Russian cargo spacecraft

Progress M-56 (Прогресс М-56), identified by NASA as Progress 21P, was a Progress spacecraft used to resupply the International Space Station. It was a Progress-M 11F615A55 spacecraft, with the serial number 356.

==Launch==
Progress M-56 was launched by a Soyuz-U carrier rocket from Site 1/5 at the Baikonur Cosmodrome. Launch occurred at 16:03:25 UTC on 24 April 2006. Also carried to the ISS was an experimental MIT students-built picosatellite, named SPHERE, that will float inside the station, strictly maintaining its location inside.

● Provided material:
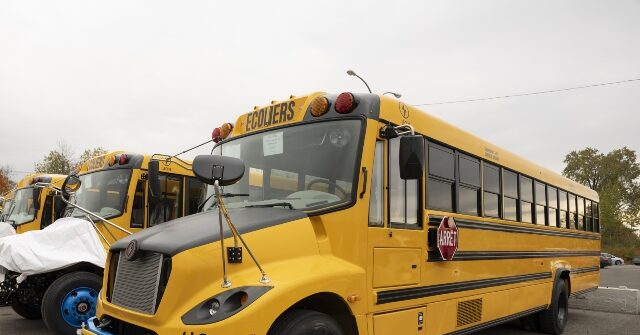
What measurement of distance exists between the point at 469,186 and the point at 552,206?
3.40m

● What to do: Carry the Progress M-56 article forward, beginning right after its last sentence.

● Output of the task:
==Docking==
The spacecraft docked with the aft port of the Zvezda module at 17:41:31 UTC on 26 April 2006. It remained docked for 146 days before undocking at 00:28:17 UTC on 19 September 2006 to make way for Soyuz TMA-9. It was deorbited at 03:28 UTC on 19 September 2006. The spacecraft burned up in the atmosphere over the Pacific Ocean, with any remaining debris landing in the ocean at around 04:14:40 UTC.

Progress M-56 carried supplies to the International Space Station, including food, water and oxygen for the crew and equipment for conducting scientific research.